SS - Deformation

Deformations can be the trickiest calculations for an architect/engineer to calculate. In nature, they are clear to the human eye. Deformations include any change in shape or size of an object, and generally are the result of an applied force (although chemical forces also can cause deformation on more microscopic scales). It is typically measured as strain, which is a unitless quantity, helpful in calculating the rate of elongation or contraction a member might undergo.

Internally, inter-molecular forces arise that act in an equal but opposite direction of the force applied onto the member. If a force isn't large enough, these internal stresses are enough to withstand permanent deformation (or plastic failure), and allow the member to completely resist the force. However, if the force is large enough, a new equilibrium stage will be reached via plastic failure, which allows the member to bend into a new geometric shape in order to compensate for a deficiency in internal strength. If an excessively large force is imposed on the structural shape, no matter what the material may be, structural failure will occur.

Stress-strain curves are the best way to plot this relationship. Although strain is actually the dependent variable we're talking about here, for engineering purposes, it is typically conveyed along the abscissa for relative ease. The linear portion of the curve is considered the elastic region, where Hooke's Law pertains most fiercely (and members retain their original form after being subjected to loads). It is followed by the plastic region (the curvilinear portion) and ultimately the finite fracture limit where the member fails to retain any structural integrity.

The above chart shows the particular strengths of utmost importance. Such quantities like Young's Modulus, the yield strength, strain hardening, ultimate strength, and necking vary for different materials. Concrete and steel, for instance, vary widely in every one of these quantities. And yet they both remain two of the most commonly used materials in construction. This is one fascinating example depicting the variety and versatility in modern day construction. Engineering properties can be worlds apart for our materials and manufactured products today, and yet still both be of great usage.

Four kinds of deformation: 1) Elastic, 2) Plastic and 3) Fatigue and 4) Failure

1. Elastic Deformation - The following is Hooke's Law. It pertains to elastic deformation:

Where σ is the applied stress, E is a material constant called Young's modulus, and ε is the resulting strain. This deformation is reversible and depends primarily on elastomers and shape memory in the construction materials used. Because of these stretching properties, engineers primarily calculate this region via the use of tensile tests (where a yield strength can quickly and methodically be obtained). At the yield strength, the element will follow the trajectory of the stress-strain curve and proceed into plastic deformation.

2. Plastic Deformation - Not reversible. But the element under stress will return to part of it's shape. Ductile metals, such as copper, silver and gold, will bend for an extended amount of time in the plastic range before failure, as will steel. But other elements, such as cast iron, will not. It all depends on the carbon content of a material and whether it the metallic bonds are enough to give way to internal stresses or are enough to hold firm. Carbon bonds stabilize a metallic element best with their versatility of valences.

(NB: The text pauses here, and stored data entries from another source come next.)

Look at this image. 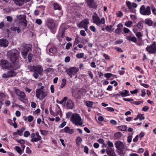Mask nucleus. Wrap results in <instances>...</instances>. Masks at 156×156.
I'll list each match as a JSON object with an SVG mask.
<instances>
[{
	"label": "nucleus",
	"instance_id": "1",
	"mask_svg": "<svg viewBox=\"0 0 156 156\" xmlns=\"http://www.w3.org/2000/svg\"><path fill=\"white\" fill-rule=\"evenodd\" d=\"M116 148L118 150L119 154L122 155H124L127 150V146L122 142L118 141L115 142Z\"/></svg>",
	"mask_w": 156,
	"mask_h": 156
},
{
	"label": "nucleus",
	"instance_id": "2",
	"mask_svg": "<svg viewBox=\"0 0 156 156\" xmlns=\"http://www.w3.org/2000/svg\"><path fill=\"white\" fill-rule=\"evenodd\" d=\"M48 94V92L46 89H44V86H42L37 89L36 92V97L40 100L43 99L47 96Z\"/></svg>",
	"mask_w": 156,
	"mask_h": 156
},
{
	"label": "nucleus",
	"instance_id": "3",
	"mask_svg": "<svg viewBox=\"0 0 156 156\" xmlns=\"http://www.w3.org/2000/svg\"><path fill=\"white\" fill-rule=\"evenodd\" d=\"M10 56V60L12 62L18 60L19 57V51L16 50H12L10 51L9 52Z\"/></svg>",
	"mask_w": 156,
	"mask_h": 156
},
{
	"label": "nucleus",
	"instance_id": "4",
	"mask_svg": "<svg viewBox=\"0 0 156 156\" xmlns=\"http://www.w3.org/2000/svg\"><path fill=\"white\" fill-rule=\"evenodd\" d=\"M72 121L76 125H81L83 123L81 122V118L79 115L77 114H73L71 118Z\"/></svg>",
	"mask_w": 156,
	"mask_h": 156
},
{
	"label": "nucleus",
	"instance_id": "5",
	"mask_svg": "<svg viewBox=\"0 0 156 156\" xmlns=\"http://www.w3.org/2000/svg\"><path fill=\"white\" fill-rule=\"evenodd\" d=\"M15 91L16 94L18 96V99L20 101L25 102V100H27L25 99L26 95L24 92L18 89H15Z\"/></svg>",
	"mask_w": 156,
	"mask_h": 156
},
{
	"label": "nucleus",
	"instance_id": "6",
	"mask_svg": "<svg viewBox=\"0 0 156 156\" xmlns=\"http://www.w3.org/2000/svg\"><path fill=\"white\" fill-rule=\"evenodd\" d=\"M78 71V69H77L74 67L68 69L66 72L70 77L71 78L74 77L75 78H76L77 77V73Z\"/></svg>",
	"mask_w": 156,
	"mask_h": 156
},
{
	"label": "nucleus",
	"instance_id": "7",
	"mask_svg": "<svg viewBox=\"0 0 156 156\" xmlns=\"http://www.w3.org/2000/svg\"><path fill=\"white\" fill-rule=\"evenodd\" d=\"M140 12L143 15H149L151 14V8L149 6L145 8L144 5H142L140 8Z\"/></svg>",
	"mask_w": 156,
	"mask_h": 156
},
{
	"label": "nucleus",
	"instance_id": "8",
	"mask_svg": "<svg viewBox=\"0 0 156 156\" xmlns=\"http://www.w3.org/2000/svg\"><path fill=\"white\" fill-rule=\"evenodd\" d=\"M92 18L93 23L96 24L97 26L100 25L101 23L103 24L105 22V18L104 17L100 20L96 14L93 16Z\"/></svg>",
	"mask_w": 156,
	"mask_h": 156
},
{
	"label": "nucleus",
	"instance_id": "9",
	"mask_svg": "<svg viewBox=\"0 0 156 156\" xmlns=\"http://www.w3.org/2000/svg\"><path fill=\"white\" fill-rule=\"evenodd\" d=\"M19 23L21 24L22 26L26 27L27 26V21L26 20V15H19L17 16Z\"/></svg>",
	"mask_w": 156,
	"mask_h": 156
},
{
	"label": "nucleus",
	"instance_id": "10",
	"mask_svg": "<svg viewBox=\"0 0 156 156\" xmlns=\"http://www.w3.org/2000/svg\"><path fill=\"white\" fill-rule=\"evenodd\" d=\"M146 51L150 54L156 53V44L154 41L150 45L147 46L146 48Z\"/></svg>",
	"mask_w": 156,
	"mask_h": 156
},
{
	"label": "nucleus",
	"instance_id": "11",
	"mask_svg": "<svg viewBox=\"0 0 156 156\" xmlns=\"http://www.w3.org/2000/svg\"><path fill=\"white\" fill-rule=\"evenodd\" d=\"M89 23V20L88 19H85L80 22L78 24V26L79 28H84L87 31V25Z\"/></svg>",
	"mask_w": 156,
	"mask_h": 156
},
{
	"label": "nucleus",
	"instance_id": "12",
	"mask_svg": "<svg viewBox=\"0 0 156 156\" xmlns=\"http://www.w3.org/2000/svg\"><path fill=\"white\" fill-rule=\"evenodd\" d=\"M46 23L48 28L50 30L53 29L55 27V23L52 19L47 20Z\"/></svg>",
	"mask_w": 156,
	"mask_h": 156
},
{
	"label": "nucleus",
	"instance_id": "13",
	"mask_svg": "<svg viewBox=\"0 0 156 156\" xmlns=\"http://www.w3.org/2000/svg\"><path fill=\"white\" fill-rule=\"evenodd\" d=\"M16 75V73L14 70H11L6 73L3 74L2 75V77L6 78L8 77L14 76H15Z\"/></svg>",
	"mask_w": 156,
	"mask_h": 156
},
{
	"label": "nucleus",
	"instance_id": "14",
	"mask_svg": "<svg viewBox=\"0 0 156 156\" xmlns=\"http://www.w3.org/2000/svg\"><path fill=\"white\" fill-rule=\"evenodd\" d=\"M31 50V48L29 47L26 46L23 48L22 53L23 57L24 58H26L28 52Z\"/></svg>",
	"mask_w": 156,
	"mask_h": 156
},
{
	"label": "nucleus",
	"instance_id": "15",
	"mask_svg": "<svg viewBox=\"0 0 156 156\" xmlns=\"http://www.w3.org/2000/svg\"><path fill=\"white\" fill-rule=\"evenodd\" d=\"M9 42L8 41L5 39H0V47H6L8 46Z\"/></svg>",
	"mask_w": 156,
	"mask_h": 156
},
{
	"label": "nucleus",
	"instance_id": "16",
	"mask_svg": "<svg viewBox=\"0 0 156 156\" xmlns=\"http://www.w3.org/2000/svg\"><path fill=\"white\" fill-rule=\"evenodd\" d=\"M107 154L109 156H116L114 151L112 148L107 147L106 150Z\"/></svg>",
	"mask_w": 156,
	"mask_h": 156
},
{
	"label": "nucleus",
	"instance_id": "17",
	"mask_svg": "<svg viewBox=\"0 0 156 156\" xmlns=\"http://www.w3.org/2000/svg\"><path fill=\"white\" fill-rule=\"evenodd\" d=\"M3 67L5 69H9L12 68V64L8 62L7 61L4 60L2 62Z\"/></svg>",
	"mask_w": 156,
	"mask_h": 156
},
{
	"label": "nucleus",
	"instance_id": "18",
	"mask_svg": "<svg viewBox=\"0 0 156 156\" xmlns=\"http://www.w3.org/2000/svg\"><path fill=\"white\" fill-rule=\"evenodd\" d=\"M66 106L68 108L72 109L74 107V104L71 100L69 99L66 103Z\"/></svg>",
	"mask_w": 156,
	"mask_h": 156
},
{
	"label": "nucleus",
	"instance_id": "19",
	"mask_svg": "<svg viewBox=\"0 0 156 156\" xmlns=\"http://www.w3.org/2000/svg\"><path fill=\"white\" fill-rule=\"evenodd\" d=\"M12 68L15 70H16L20 68V63L18 60H16V61L14 62H12Z\"/></svg>",
	"mask_w": 156,
	"mask_h": 156
},
{
	"label": "nucleus",
	"instance_id": "20",
	"mask_svg": "<svg viewBox=\"0 0 156 156\" xmlns=\"http://www.w3.org/2000/svg\"><path fill=\"white\" fill-rule=\"evenodd\" d=\"M94 0H87V3L90 7L96 8L97 6L94 3Z\"/></svg>",
	"mask_w": 156,
	"mask_h": 156
},
{
	"label": "nucleus",
	"instance_id": "21",
	"mask_svg": "<svg viewBox=\"0 0 156 156\" xmlns=\"http://www.w3.org/2000/svg\"><path fill=\"white\" fill-rule=\"evenodd\" d=\"M127 40L131 41L134 43H136V39L135 37H131V36H128L126 37Z\"/></svg>",
	"mask_w": 156,
	"mask_h": 156
},
{
	"label": "nucleus",
	"instance_id": "22",
	"mask_svg": "<svg viewBox=\"0 0 156 156\" xmlns=\"http://www.w3.org/2000/svg\"><path fill=\"white\" fill-rule=\"evenodd\" d=\"M42 71V69L40 66H35V72H37L38 73L40 74Z\"/></svg>",
	"mask_w": 156,
	"mask_h": 156
},
{
	"label": "nucleus",
	"instance_id": "23",
	"mask_svg": "<svg viewBox=\"0 0 156 156\" xmlns=\"http://www.w3.org/2000/svg\"><path fill=\"white\" fill-rule=\"evenodd\" d=\"M24 1V0H15V2L16 5L20 6L23 4Z\"/></svg>",
	"mask_w": 156,
	"mask_h": 156
},
{
	"label": "nucleus",
	"instance_id": "24",
	"mask_svg": "<svg viewBox=\"0 0 156 156\" xmlns=\"http://www.w3.org/2000/svg\"><path fill=\"white\" fill-rule=\"evenodd\" d=\"M5 98V95L3 93L0 94V103L1 105L3 104L2 101L4 100V98Z\"/></svg>",
	"mask_w": 156,
	"mask_h": 156
},
{
	"label": "nucleus",
	"instance_id": "25",
	"mask_svg": "<svg viewBox=\"0 0 156 156\" xmlns=\"http://www.w3.org/2000/svg\"><path fill=\"white\" fill-rule=\"evenodd\" d=\"M49 51L50 53L54 54L56 52L57 48L55 47H52L49 49Z\"/></svg>",
	"mask_w": 156,
	"mask_h": 156
},
{
	"label": "nucleus",
	"instance_id": "26",
	"mask_svg": "<svg viewBox=\"0 0 156 156\" xmlns=\"http://www.w3.org/2000/svg\"><path fill=\"white\" fill-rule=\"evenodd\" d=\"M122 135V134L120 132L115 133L114 134L115 137L116 139H119L120 138Z\"/></svg>",
	"mask_w": 156,
	"mask_h": 156
},
{
	"label": "nucleus",
	"instance_id": "27",
	"mask_svg": "<svg viewBox=\"0 0 156 156\" xmlns=\"http://www.w3.org/2000/svg\"><path fill=\"white\" fill-rule=\"evenodd\" d=\"M53 6L54 9L55 10H60L61 9V8L59 6V5L57 3H54L53 4Z\"/></svg>",
	"mask_w": 156,
	"mask_h": 156
},
{
	"label": "nucleus",
	"instance_id": "28",
	"mask_svg": "<svg viewBox=\"0 0 156 156\" xmlns=\"http://www.w3.org/2000/svg\"><path fill=\"white\" fill-rule=\"evenodd\" d=\"M11 29L13 31H17L18 33H19L20 32V28L17 27H11Z\"/></svg>",
	"mask_w": 156,
	"mask_h": 156
},
{
	"label": "nucleus",
	"instance_id": "29",
	"mask_svg": "<svg viewBox=\"0 0 156 156\" xmlns=\"http://www.w3.org/2000/svg\"><path fill=\"white\" fill-rule=\"evenodd\" d=\"M82 141V139L81 138L79 137H77L76 139V143L77 145L78 146L80 145Z\"/></svg>",
	"mask_w": 156,
	"mask_h": 156
},
{
	"label": "nucleus",
	"instance_id": "30",
	"mask_svg": "<svg viewBox=\"0 0 156 156\" xmlns=\"http://www.w3.org/2000/svg\"><path fill=\"white\" fill-rule=\"evenodd\" d=\"M124 91H125L124 92H120V95H122V97H126L127 95H129V94H128V95L127 94L128 93V90H124Z\"/></svg>",
	"mask_w": 156,
	"mask_h": 156
},
{
	"label": "nucleus",
	"instance_id": "31",
	"mask_svg": "<svg viewBox=\"0 0 156 156\" xmlns=\"http://www.w3.org/2000/svg\"><path fill=\"white\" fill-rule=\"evenodd\" d=\"M67 99V97H65L61 101H57V102L62 105H65Z\"/></svg>",
	"mask_w": 156,
	"mask_h": 156
},
{
	"label": "nucleus",
	"instance_id": "32",
	"mask_svg": "<svg viewBox=\"0 0 156 156\" xmlns=\"http://www.w3.org/2000/svg\"><path fill=\"white\" fill-rule=\"evenodd\" d=\"M62 83L61 85V87L63 88L65 85L66 83V80L65 78H63L62 80Z\"/></svg>",
	"mask_w": 156,
	"mask_h": 156
},
{
	"label": "nucleus",
	"instance_id": "33",
	"mask_svg": "<svg viewBox=\"0 0 156 156\" xmlns=\"http://www.w3.org/2000/svg\"><path fill=\"white\" fill-rule=\"evenodd\" d=\"M93 102L90 101H87L86 102V105L88 107H91L93 105Z\"/></svg>",
	"mask_w": 156,
	"mask_h": 156
},
{
	"label": "nucleus",
	"instance_id": "34",
	"mask_svg": "<svg viewBox=\"0 0 156 156\" xmlns=\"http://www.w3.org/2000/svg\"><path fill=\"white\" fill-rule=\"evenodd\" d=\"M145 23L148 26H151L153 22L151 20H147L145 21Z\"/></svg>",
	"mask_w": 156,
	"mask_h": 156
},
{
	"label": "nucleus",
	"instance_id": "35",
	"mask_svg": "<svg viewBox=\"0 0 156 156\" xmlns=\"http://www.w3.org/2000/svg\"><path fill=\"white\" fill-rule=\"evenodd\" d=\"M136 35L137 37L139 38L140 39H141V37L143 36V34L140 32H138L136 33Z\"/></svg>",
	"mask_w": 156,
	"mask_h": 156
},
{
	"label": "nucleus",
	"instance_id": "36",
	"mask_svg": "<svg viewBox=\"0 0 156 156\" xmlns=\"http://www.w3.org/2000/svg\"><path fill=\"white\" fill-rule=\"evenodd\" d=\"M84 56V54L83 53H79L76 55V57L78 58H83Z\"/></svg>",
	"mask_w": 156,
	"mask_h": 156
},
{
	"label": "nucleus",
	"instance_id": "37",
	"mask_svg": "<svg viewBox=\"0 0 156 156\" xmlns=\"http://www.w3.org/2000/svg\"><path fill=\"white\" fill-rule=\"evenodd\" d=\"M132 24V22L131 21H129L125 23V25L127 27H130Z\"/></svg>",
	"mask_w": 156,
	"mask_h": 156
},
{
	"label": "nucleus",
	"instance_id": "38",
	"mask_svg": "<svg viewBox=\"0 0 156 156\" xmlns=\"http://www.w3.org/2000/svg\"><path fill=\"white\" fill-rule=\"evenodd\" d=\"M113 26L111 25L110 26H107L105 28V30L107 31H110L111 30V29Z\"/></svg>",
	"mask_w": 156,
	"mask_h": 156
},
{
	"label": "nucleus",
	"instance_id": "39",
	"mask_svg": "<svg viewBox=\"0 0 156 156\" xmlns=\"http://www.w3.org/2000/svg\"><path fill=\"white\" fill-rule=\"evenodd\" d=\"M15 149L16 151L19 154H22V150L21 149L20 147L18 146H16Z\"/></svg>",
	"mask_w": 156,
	"mask_h": 156
},
{
	"label": "nucleus",
	"instance_id": "40",
	"mask_svg": "<svg viewBox=\"0 0 156 156\" xmlns=\"http://www.w3.org/2000/svg\"><path fill=\"white\" fill-rule=\"evenodd\" d=\"M137 26L140 29H142L143 28V24L141 22L138 23Z\"/></svg>",
	"mask_w": 156,
	"mask_h": 156
},
{
	"label": "nucleus",
	"instance_id": "41",
	"mask_svg": "<svg viewBox=\"0 0 156 156\" xmlns=\"http://www.w3.org/2000/svg\"><path fill=\"white\" fill-rule=\"evenodd\" d=\"M16 141H17L19 143H20L21 144V145L23 144H24L25 143V141L22 139H20L16 140Z\"/></svg>",
	"mask_w": 156,
	"mask_h": 156
},
{
	"label": "nucleus",
	"instance_id": "42",
	"mask_svg": "<svg viewBox=\"0 0 156 156\" xmlns=\"http://www.w3.org/2000/svg\"><path fill=\"white\" fill-rule=\"evenodd\" d=\"M138 117L140 121L144 119L145 118L143 116V115L141 114L138 115Z\"/></svg>",
	"mask_w": 156,
	"mask_h": 156
},
{
	"label": "nucleus",
	"instance_id": "43",
	"mask_svg": "<svg viewBox=\"0 0 156 156\" xmlns=\"http://www.w3.org/2000/svg\"><path fill=\"white\" fill-rule=\"evenodd\" d=\"M126 3L128 8L129 9H131L132 8V5L131 3L129 1H126Z\"/></svg>",
	"mask_w": 156,
	"mask_h": 156
},
{
	"label": "nucleus",
	"instance_id": "44",
	"mask_svg": "<svg viewBox=\"0 0 156 156\" xmlns=\"http://www.w3.org/2000/svg\"><path fill=\"white\" fill-rule=\"evenodd\" d=\"M35 66H30L29 67V69L30 71H31L35 72Z\"/></svg>",
	"mask_w": 156,
	"mask_h": 156
},
{
	"label": "nucleus",
	"instance_id": "45",
	"mask_svg": "<svg viewBox=\"0 0 156 156\" xmlns=\"http://www.w3.org/2000/svg\"><path fill=\"white\" fill-rule=\"evenodd\" d=\"M41 140L40 139V138H38L37 137V138H33L31 140V141L32 142H37V141H38Z\"/></svg>",
	"mask_w": 156,
	"mask_h": 156
},
{
	"label": "nucleus",
	"instance_id": "46",
	"mask_svg": "<svg viewBox=\"0 0 156 156\" xmlns=\"http://www.w3.org/2000/svg\"><path fill=\"white\" fill-rule=\"evenodd\" d=\"M33 55L32 54H29L28 56V59L29 62H30L32 59Z\"/></svg>",
	"mask_w": 156,
	"mask_h": 156
},
{
	"label": "nucleus",
	"instance_id": "47",
	"mask_svg": "<svg viewBox=\"0 0 156 156\" xmlns=\"http://www.w3.org/2000/svg\"><path fill=\"white\" fill-rule=\"evenodd\" d=\"M34 119V117L32 116L29 115L28 117V121L31 122Z\"/></svg>",
	"mask_w": 156,
	"mask_h": 156
},
{
	"label": "nucleus",
	"instance_id": "48",
	"mask_svg": "<svg viewBox=\"0 0 156 156\" xmlns=\"http://www.w3.org/2000/svg\"><path fill=\"white\" fill-rule=\"evenodd\" d=\"M143 102V101H135L132 103L133 104L136 105H139Z\"/></svg>",
	"mask_w": 156,
	"mask_h": 156
},
{
	"label": "nucleus",
	"instance_id": "49",
	"mask_svg": "<svg viewBox=\"0 0 156 156\" xmlns=\"http://www.w3.org/2000/svg\"><path fill=\"white\" fill-rule=\"evenodd\" d=\"M6 18L8 21L11 22L12 20V17L10 16H7Z\"/></svg>",
	"mask_w": 156,
	"mask_h": 156
},
{
	"label": "nucleus",
	"instance_id": "50",
	"mask_svg": "<svg viewBox=\"0 0 156 156\" xmlns=\"http://www.w3.org/2000/svg\"><path fill=\"white\" fill-rule=\"evenodd\" d=\"M106 109L108 111L114 112L115 111L114 109L112 107H107Z\"/></svg>",
	"mask_w": 156,
	"mask_h": 156
},
{
	"label": "nucleus",
	"instance_id": "51",
	"mask_svg": "<svg viewBox=\"0 0 156 156\" xmlns=\"http://www.w3.org/2000/svg\"><path fill=\"white\" fill-rule=\"evenodd\" d=\"M72 46V44L70 43H68L66 46V49H69L70 47Z\"/></svg>",
	"mask_w": 156,
	"mask_h": 156
},
{
	"label": "nucleus",
	"instance_id": "52",
	"mask_svg": "<svg viewBox=\"0 0 156 156\" xmlns=\"http://www.w3.org/2000/svg\"><path fill=\"white\" fill-rule=\"evenodd\" d=\"M30 135V133L28 131H25L24 133V136L25 137H27Z\"/></svg>",
	"mask_w": 156,
	"mask_h": 156
},
{
	"label": "nucleus",
	"instance_id": "53",
	"mask_svg": "<svg viewBox=\"0 0 156 156\" xmlns=\"http://www.w3.org/2000/svg\"><path fill=\"white\" fill-rule=\"evenodd\" d=\"M25 128L24 127H23L21 128L20 130V132L19 133V135L20 136L22 135V133L25 130Z\"/></svg>",
	"mask_w": 156,
	"mask_h": 156
},
{
	"label": "nucleus",
	"instance_id": "54",
	"mask_svg": "<svg viewBox=\"0 0 156 156\" xmlns=\"http://www.w3.org/2000/svg\"><path fill=\"white\" fill-rule=\"evenodd\" d=\"M149 109V108L147 106H144L142 108V110L144 112L147 111V110H148Z\"/></svg>",
	"mask_w": 156,
	"mask_h": 156
},
{
	"label": "nucleus",
	"instance_id": "55",
	"mask_svg": "<svg viewBox=\"0 0 156 156\" xmlns=\"http://www.w3.org/2000/svg\"><path fill=\"white\" fill-rule=\"evenodd\" d=\"M89 149L87 146H85L84 147V151L87 154L88 153Z\"/></svg>",
	"mask_w": 156,
	"mask_h": 156
},
{
	"label": "nucleus",
	"instance_id": "56",
	"mask_svg": "<svg viewBox=\"0 0 156 156\" xmlns=\"http://www.w3.org/2000/svg\"><path fill=\"white\" fill-rule=\"evenodd\" d=\"M122 31V29H119V28H117L115 30V32L116 34H118L120 33Z\"/></svg>",
	"mask_w": 156,
	"mask_h": 156
},
{
	"label": "nucleus",
	"instance_id": "57",
	"mask_svg": "<svg viewBox=\"0 0 156 156\" xmlns=\"http://www.w3.org/2000/svg\"><path fill=\"white\" fill-rule=\"evenodd\" d=\"M36 23L39 25H40L42 23L41 20L40 19H37L36 20Z\"/></svg>",
	"mask_w": 156,
	"mask_h": 156
},
{
	"label": "nucleus",
	"instance_id": "58",
	"mask_svg": "<svg viewBox=\"0 0 156 156\" xmlns=\"http://www.w3.org/2000/svg\"><path fill=\"white\" fill-rule=\"evenodd\" d=\"M112 75V74L111 73H107L105 74V76L107 78H109Z\"/></svg>",
	"mask_w": 156,
	"mask_h": 156
},
{
	"label": "nucleus",
	"instance_id": "59",
	"mask_svg": "<svg viewBox=\"0 0 156 156\" xmlns=\"http://www.w3.org/2000/svg\"><path fill=\"white\" fill-rule=\"evenodd\" d=\"M108 146L110 147H113L114 146L113 144L110 141H108Z\"/></svg>",
	"mask_w": 156,
	"mask_h": 156
},
{
	"label": "nucleus",
	"instance_id": "60",
	"mask_svg": "<svg viewBox=\"0 0 156 156\" xmlns=\"http://www.w3.org/2000/svg\"><path fill=\"white\" fill-rule=\"evenodd\" d=\"M90 29L93 32H95L96 30V28L95 27L93 26H91L90 27Z\"/></svg>",
	"mask_w": 156,
	"mask_h": 156
},
{
	"label": "nucleus",
	"instance_id": "61",
	"mask_svg": "<svg viewBox=\"0 0 156 156\" xmlns=\"http://www.w3.org/2000/svg\"><path fill=\"white\" fill-rule=\"evenodd\" d=\"M80 34L83 36H85L86 35L85 31L83 30H81L80 31Z\"/></svg>",
	"mask_w": 156,
	"mask_h": 156
},
{
	"label": "nucleus",
	"instance_id": "62",
	"mask_svg": "<svg viewBox=\"0 0 156 156\" xmlns=\"http://www.w3.org/2000/svg\"><path fill=\"white\" fill-rule=\"evenodd\" d=\"M70 60V57L69 56L66 57L65 59V62H69Z\"/></svg>",
	"mask_w": 156,
	"mask_h": 156
},
{
	"label": "nucleus",
	"instance_id": "63",
	"mask_svg": "<svg viewBox=\"0 0 156 156\" xmlns=\"http://www.w3.org/2000/svg\"><path fill=\"white\" fill-rule=\"evenodd\" d=\"M31 106L32 107L35 108L37 106V105L35 103L32 101L31 102Z\"/></svg>",
	"mask_w": 156,
	"mask_h": 156
},
{
	"label": "nucleus",
	"instance_id": "64",
	"mask_svg": "<svg viewBox=\"0 0 156 156\" xmlns=\"http://www.w3.org/2000/svg\"><path fill=\"white\" fill-rule=\"evenodd\" d=\"M152 10L153 13L154 15H156V9L154 7H152Z\"/></svg>",
	"mask_w": 156,
	"mask_h": 156
}]
</instances>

Also of importance is the fact that the plastic region of a stress-strain curve has two portions: one, a strain hardening phase, where the material becomes stronger by a new movement of atoms to a stronger equilibrium state, and two, a necking region which holds off, but leads to the eventual failure of a member in structural loading. Necking usually results in a smaller cross-section in the member, which in turn results in the member stresses overcoming the internal axial stability of the member.

3. Fatigue - Happens most in ductile materials. Fatigue is the process of microscopic faults and molecular cracks compiling up over a period of time which eventually lead to the elimination of plastic deformation and results in fracture. An approximation of the number of deformations needed to result in fracture is somewhere between a thousand and a trillion depending on the structural members used. When compared to the short periods of impact loading in an earthquake, this concatenation of events truly conveys the power of the natural elements upon those built by man.

4. Fracture - Essentially, the breaking point in a structural member. All forces accumulate and overcome the internal forces of the beam, column, truss chord, etc. Fracture is, best put, the resultant death of a structure. Members should be either recycled or cast away after this point is attained as they are of no structural use.